For the past several years, my non-profit organization, ThinkImpact (formerly
Student Movement for Real Change) has focused its work on health and education
initiatives in Kenya and South Africa, specifically in rural villages. We have
witnessed the AIDS epidemic first hand. And what have we done about it?

We have held
numerous Health Days and HIV/AIDS workshops in South Africa to educate
community members about the causes, prevention and risks associated with the
disease.

AIDS education
is included in every community health workshop we provide in rural Kenyan
villages. We held a “Train the Trainers” program in Kenya for 130 community
members on HIV/AIDS and other health issues, so they can educate others in their
villages. We have petitioned for condoms that don’t break for our communities
in South Africa, and we have distributed thousands of condoms to the people of
Manyeleti, South Africa. And we have trained thousands of American college
students on issues associated with HIV/AIDS.

Two of our four
2010 Global Development Fellows who will return to Africa next summer to live
and work for a year have created original projects that recognize the HIV/AIDS
problems in Kenya and South Africa. Alexandra Crosson, a 22-year-old from Michigan,
will open a Women’s Action Center with several sexual health education
components. Mary Templeton, a 24-year-old from Ohio, will open a community
center with specific outreach to children who have been orphaned by the AIDS
epidemic.

Looking back
over the years and knowing that our work has positively affected the lives of
so many who are living at risk in African nations, I am proud of what we have done.
But have we done enough? Has anyone done enough?

Are enough
condoms being distributed in African nations? Have enough doctors offered to work in rural clinics to help prolong the life of the mothers, fathers and children who
are dying from this disease? Will the new initiatives announced by President Zuma reduce infant mortality and mother-to-child infection rates?

The battle has
been waged against HIV/AIDS. It is our personal and global responsibility to do
our part and work against HIV/AIDS in Africa and around the globe.

• WHAT TO PRODUCE: According to the passage on ThinkImpact's HIV/AIDS work, how many community members took part in the "Train the Trainers" program in Kenya?

Items from a data source

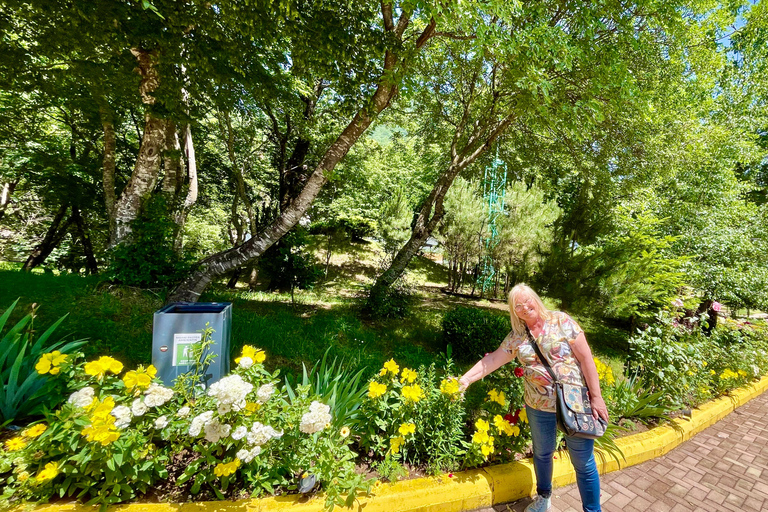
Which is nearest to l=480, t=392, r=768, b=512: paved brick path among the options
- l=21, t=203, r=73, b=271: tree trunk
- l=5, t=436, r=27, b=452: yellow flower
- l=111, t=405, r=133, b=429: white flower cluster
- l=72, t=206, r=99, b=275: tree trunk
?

• SOLUTION: 130 community members.